Objective
Return the lines from the one containing "What space is" through the end, repeating each exactly as it appears.

┏━━

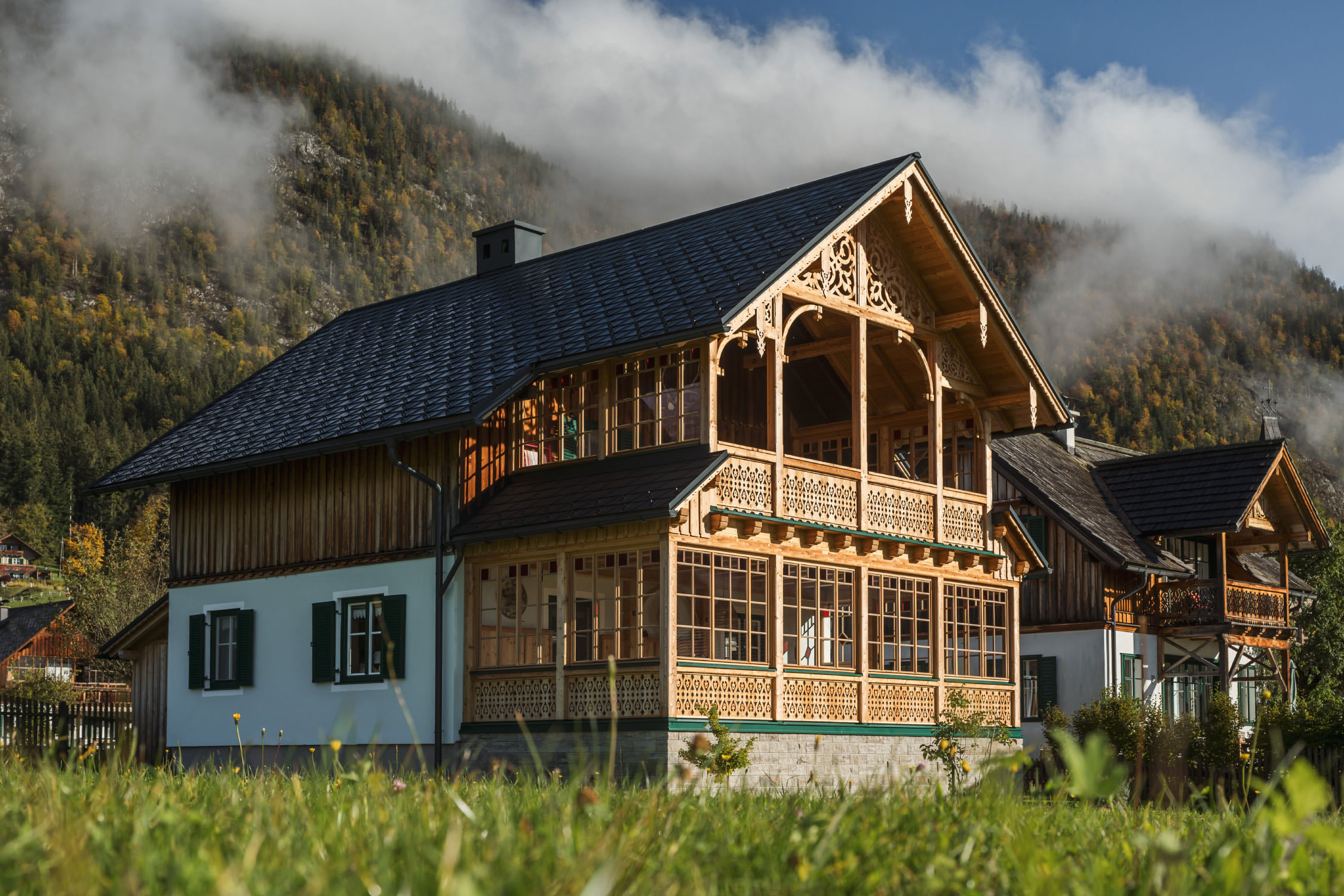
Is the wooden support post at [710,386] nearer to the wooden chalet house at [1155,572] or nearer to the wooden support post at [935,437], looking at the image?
the wooden support post at [935,437]

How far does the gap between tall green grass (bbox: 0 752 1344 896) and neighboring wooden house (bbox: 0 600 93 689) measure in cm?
6621

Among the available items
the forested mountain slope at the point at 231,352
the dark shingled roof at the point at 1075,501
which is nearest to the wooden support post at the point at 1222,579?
the dark shingled roof at the point at 1075,501

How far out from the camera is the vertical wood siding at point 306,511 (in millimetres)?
21297

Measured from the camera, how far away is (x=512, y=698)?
1972 cm

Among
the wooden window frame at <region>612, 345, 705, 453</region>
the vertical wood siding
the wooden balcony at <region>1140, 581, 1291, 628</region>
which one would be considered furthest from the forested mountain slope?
the wooden window frame at <region>612, 345, 705, 453</region>

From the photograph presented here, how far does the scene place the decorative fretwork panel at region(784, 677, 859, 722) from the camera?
19.9 meters

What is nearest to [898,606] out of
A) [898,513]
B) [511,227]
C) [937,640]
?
[937,640]

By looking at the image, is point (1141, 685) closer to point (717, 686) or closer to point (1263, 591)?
point (1263, 591)

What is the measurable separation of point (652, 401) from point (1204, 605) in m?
17.9

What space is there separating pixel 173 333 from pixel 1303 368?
420 feet

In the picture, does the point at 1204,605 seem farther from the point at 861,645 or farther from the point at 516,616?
the point at 516,616

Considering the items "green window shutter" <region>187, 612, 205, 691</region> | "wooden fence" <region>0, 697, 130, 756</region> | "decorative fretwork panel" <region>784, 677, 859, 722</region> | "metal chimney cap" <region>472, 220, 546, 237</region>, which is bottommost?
"wooden fence" <region>0, 697, 130, 756</region>

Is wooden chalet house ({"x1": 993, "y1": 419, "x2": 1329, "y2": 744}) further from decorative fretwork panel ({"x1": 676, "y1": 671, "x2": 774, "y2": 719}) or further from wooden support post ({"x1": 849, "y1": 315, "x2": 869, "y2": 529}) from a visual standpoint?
decorative fretwork panel ({"x1": 676, "y1": 671, "x2": 774, "y2": 719})

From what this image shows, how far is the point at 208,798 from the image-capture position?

┗━━

Correct result
What space is there separating pixel 173 333 from pixel 1303 368?
420 feet

In the picture, does the point at 1204,605 seem farther from the point at 861,645 or farther from the point at 516,616?
the point at 516,616

Considering the items "green window shutter" <region>187, 612, 205, 691</region> | "wooden fence" <region>0, 697, 130, 756</region> | "decorative fretwork panel" <region>784, 677, 859, 722</region> | "metal chimney cap" <region>472, 220, 546, 237</region>, which is bottommost?
"wooden fence" <region>0, 697, 130, 756</region>

Is wooden chalet house ({"x1": 993, "y1": 419, "x2": 1329, "y2": 744}) further from decorative fretwork panel ({"x1": 676, "y1": 671, "x2": 774, "y2": 719}) or further from wooden support post ({"x1": 849, "y1": 315, "x2": 869, "y2": 529}) from a visual standpoint?
decorative fretwork panel ({"x1": 676, "y1": 671, "x2": 774, "y2": 719})

From what this image shows, how far is the point at 208,798 from the image-capture position?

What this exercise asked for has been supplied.